A release promotion gate driven by CI/lock evidence
This tutorial wires a real release-promotion gate: a build pipeline produces signed attestations, and a separate promotion workflow refuses to deploy until cilock verify proves the build met policy. It's the operational answer to "how do we make sure no one ships a release that skipped the SBOM step?"
For the broader operational guide on gate design (soft-fail vs. fail-closed, where to put the gate, recording the verification result), see Verify in a release gate.
What you'll build
Two workflows, one shared evidence store, one signed policy.

Provided records:
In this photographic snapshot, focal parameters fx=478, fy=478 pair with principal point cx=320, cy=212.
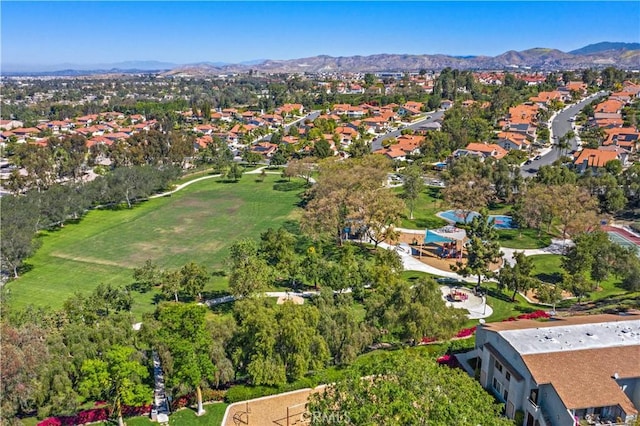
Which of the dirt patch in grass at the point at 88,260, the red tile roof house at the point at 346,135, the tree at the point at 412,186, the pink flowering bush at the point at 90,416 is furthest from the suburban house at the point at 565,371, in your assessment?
the red tile roof house at the point at 346,135

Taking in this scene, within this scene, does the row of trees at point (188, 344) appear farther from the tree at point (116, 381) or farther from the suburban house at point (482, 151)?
the suburban house at point (482, 151)

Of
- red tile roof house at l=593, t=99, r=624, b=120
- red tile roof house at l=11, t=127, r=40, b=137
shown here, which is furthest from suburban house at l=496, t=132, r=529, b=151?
red tile roof house at l=11, t=127, r=40, b=137

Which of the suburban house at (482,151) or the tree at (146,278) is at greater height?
the suburban house at (482,151)

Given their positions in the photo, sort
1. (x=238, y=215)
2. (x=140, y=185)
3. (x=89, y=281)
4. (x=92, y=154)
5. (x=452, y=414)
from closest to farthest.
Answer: (x=452, y=414) → (x=89, y=281) → (x=238, y=215) → (x=140, y=185) → (x=92, y=154)

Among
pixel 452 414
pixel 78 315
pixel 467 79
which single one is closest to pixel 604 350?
pixel 452 414

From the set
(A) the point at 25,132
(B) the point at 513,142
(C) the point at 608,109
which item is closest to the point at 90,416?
(B) the point at 513,142

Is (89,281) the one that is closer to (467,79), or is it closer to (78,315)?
(78,315)

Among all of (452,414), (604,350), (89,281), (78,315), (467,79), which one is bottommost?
(89,281)
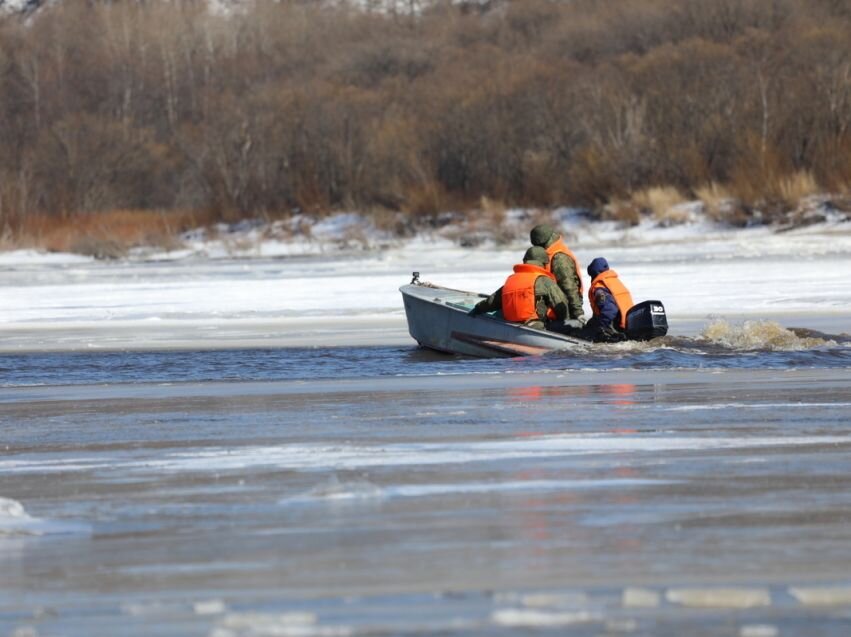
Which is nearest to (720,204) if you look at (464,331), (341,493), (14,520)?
(464,331)

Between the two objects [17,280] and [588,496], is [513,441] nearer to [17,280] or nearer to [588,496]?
[588,496]

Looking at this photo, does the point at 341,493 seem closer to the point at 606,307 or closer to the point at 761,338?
the point at 606,307

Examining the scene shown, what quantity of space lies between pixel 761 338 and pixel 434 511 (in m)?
8.91

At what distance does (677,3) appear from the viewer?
6197cm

Objective: Pick up the release-promotion gate tutorial where it stops and carry it on in the same style.

Answer for the task:
Step 1: The signed policy
Write policy.json declaring what every promoted release must satisfy. This example requires the build step to have a signed SBOM, signed by your team's GitHub Actions OIDC identity, with the build coming from main:
{
"expires": "2030-12-31T23:59:59Z",
"steps": {
"build": {
"name": "build",
"attestations": [
{ "type": "https://aflock.ai/attestations/material/v0.3" },
{ "type": "https://aflock.ai/attestations/command-run/v0.1" },
{ "type": "https://aflock.ai/attestations/product/v0.3" },
{ "type": "https://cyclonedx.org/bom" },
{
"type": "https://aflock.ai/attestations/github/v0.1",
"regopolicies": [
{
"name": "must come from main",
"module": "<base64-encoded module below>"
}
]
}
],
"functionaries": [
{
"type": "root",
"certConstraint": {
"commonname": "*",
"dnsnames": ["*"],
"emails": ["*"],
"organizations": ["*"],
"uris": ["https://github.com/example/myapp/.github/workflows/build.yml@refs/heads/main"],
"roots": ["sigstore-fulcio"]
}
}
]
}
},
"roots": {
"sigstore-fulcio": {
"certificate": "<base64 PEM of the Fulcio root>"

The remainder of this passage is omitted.